COMPLEATTHOUGHT.COM – Niat untuk menjalankan ibadah puasa di bulan suci ramadan menjadi syarat wajib yang harus dipenuhi oleh umat muslim.
Dalam pelaksanaannya, niat puasa di bulan suci ramadan sedikit berbeda dengan puasa sunnah.
Pasalnya, Dalam puasa wajib seperti puasa Ramadan, qada, dan nazar, seseorang harus berniat di malam hari sebelum terbit fajar.
Berbeda halnya puasa sunnah, yang lebih longgar, seseorang boleh baru berniat di siang harinya.
Para ulama juga memberikan pendapat terkait waktu untuk membaca niat puasa di bulan ramadan.
Dalam Mazhab Syafi’i, niat puasa harus dilakukan setiap hari pada malam Ramadhan. Syekh Sulaiman Al-Bujairimi dalam karyanya, Hasyiyatul Iqna’, menjelaskan sebagai berikut:
“Disyaratkan berniat di malam hari bagi puasa wajib seperti puasa Ramadhan, puasa qadha, atau puasa nadzar.
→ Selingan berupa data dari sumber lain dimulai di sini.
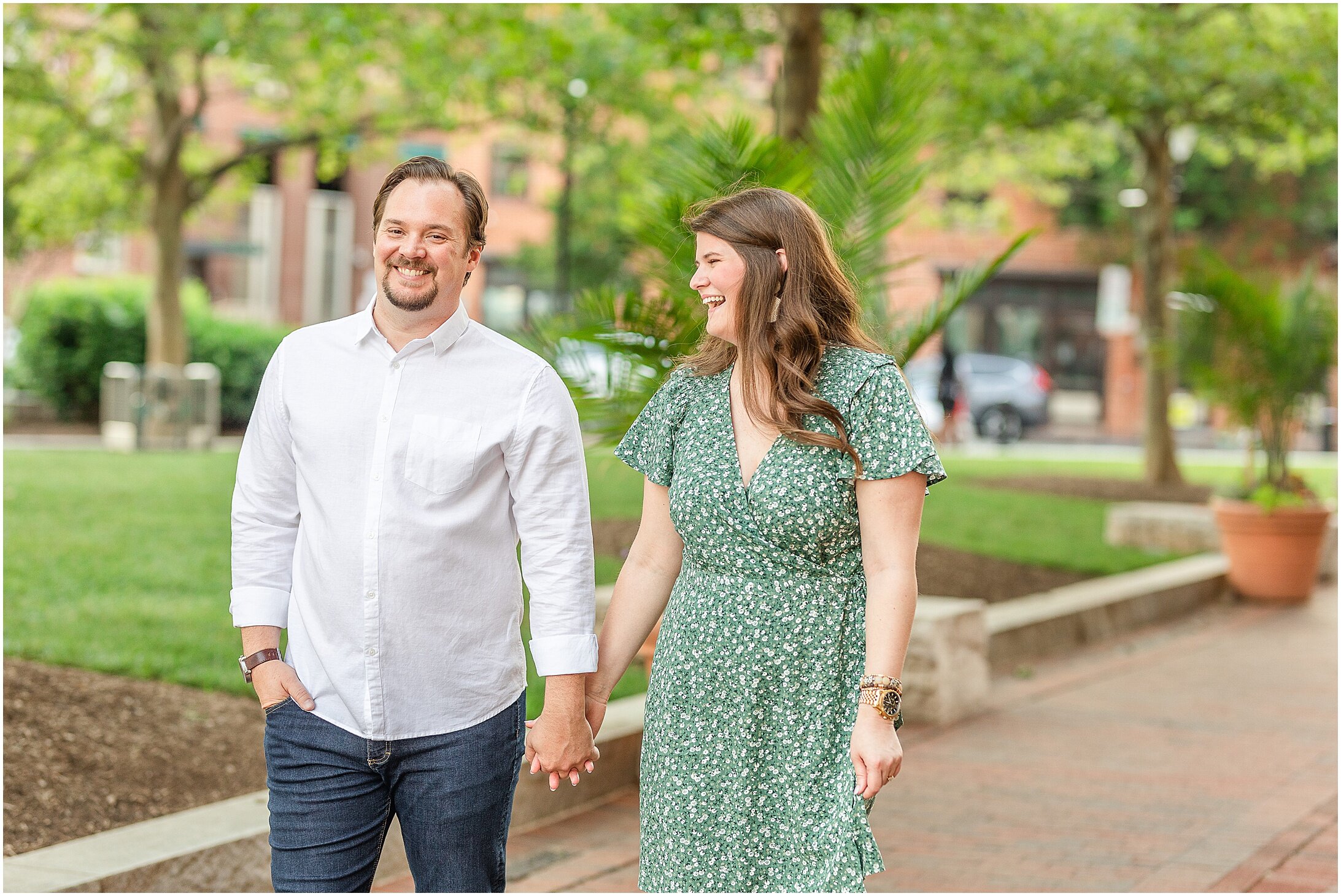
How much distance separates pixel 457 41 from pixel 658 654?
13883 millimetres

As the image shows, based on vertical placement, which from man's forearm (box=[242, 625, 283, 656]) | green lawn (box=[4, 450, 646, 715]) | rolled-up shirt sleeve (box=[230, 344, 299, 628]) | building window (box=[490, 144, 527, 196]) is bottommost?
green lawn (box=[4, 450, 646, 715])

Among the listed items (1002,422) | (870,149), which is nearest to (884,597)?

Ini berdasarkan hadis Rasulullah SAW, ‘Siapa yang tidak berniat di malam hari sebelum fajar, maka tiada puasa baginya.’ Karenanya, harus niat puasa di setiap hari (bulan Ramadan) jika melihat redaksi zahir hadits.” (Sulaiman Al-Bujairimi, Hasyiyatul Iqna’, juz 2)
Sedangkan menurut Mazhab Maliki, umat muslim cukup untuk membaca niat puasa ramadan sekali untuk mencakup satu bulan penuh, yaitu pada malam pertama puasa ramadan.
Hal ini dikarenakan puasa Ramadan itu merupakan satu kesatuan ibadah (seperti yang dijelaskan oleh Yusuf Al-Qaradlawi, Fiqh al-Shiyam, hal. 84).
Namun pada umumya, di Indonesia biasanya umat muslim membaca niat puasa ramadan ini setiap hari selepas selesai melaksanakan sholat sunnah tarawih.
Berikut Bacaan Niat Puasa Ramadan:
نَوَيْتُ صَوْمَ غَدٍ عَنْ أَدَاءِ فَرْضِ شَهْرِ رَمَضَانَ هَذِهِ السَّنَةِ لِلّٰهِ تَعَالَى
Nawaitu shauma ghadin ‘an ada’i fardhi syahri Ramadhana hadzihis sanati lillahi ta’ala.
Artinya: “Aku niat berpuasa esok hari untuk menunaikan kewajiban puasa bulan Ramadhan tahun ini, karena Allah Ta’ala”
Sementara niat puasa untuk satu bulan penuh, sebagai berikut:
نَوَيْتُ صَوْمَ جَمِيْعِ شَهْرِ رَمَضَانِ هٰذِهِ السَّنَةِ فَرْضًا لِلّٰهِ تَعَالَى
Nawaitu shauma jami’i syahri ramadhani hadzihis sanati fardhan lillahi ta’ala.
Artinya: “Aku niat berpuasa di sepanjang bulan Ramadhan tahun ini dengan mengikuti pendapat Imam Malik, wajib karena Allah Ta’ala.”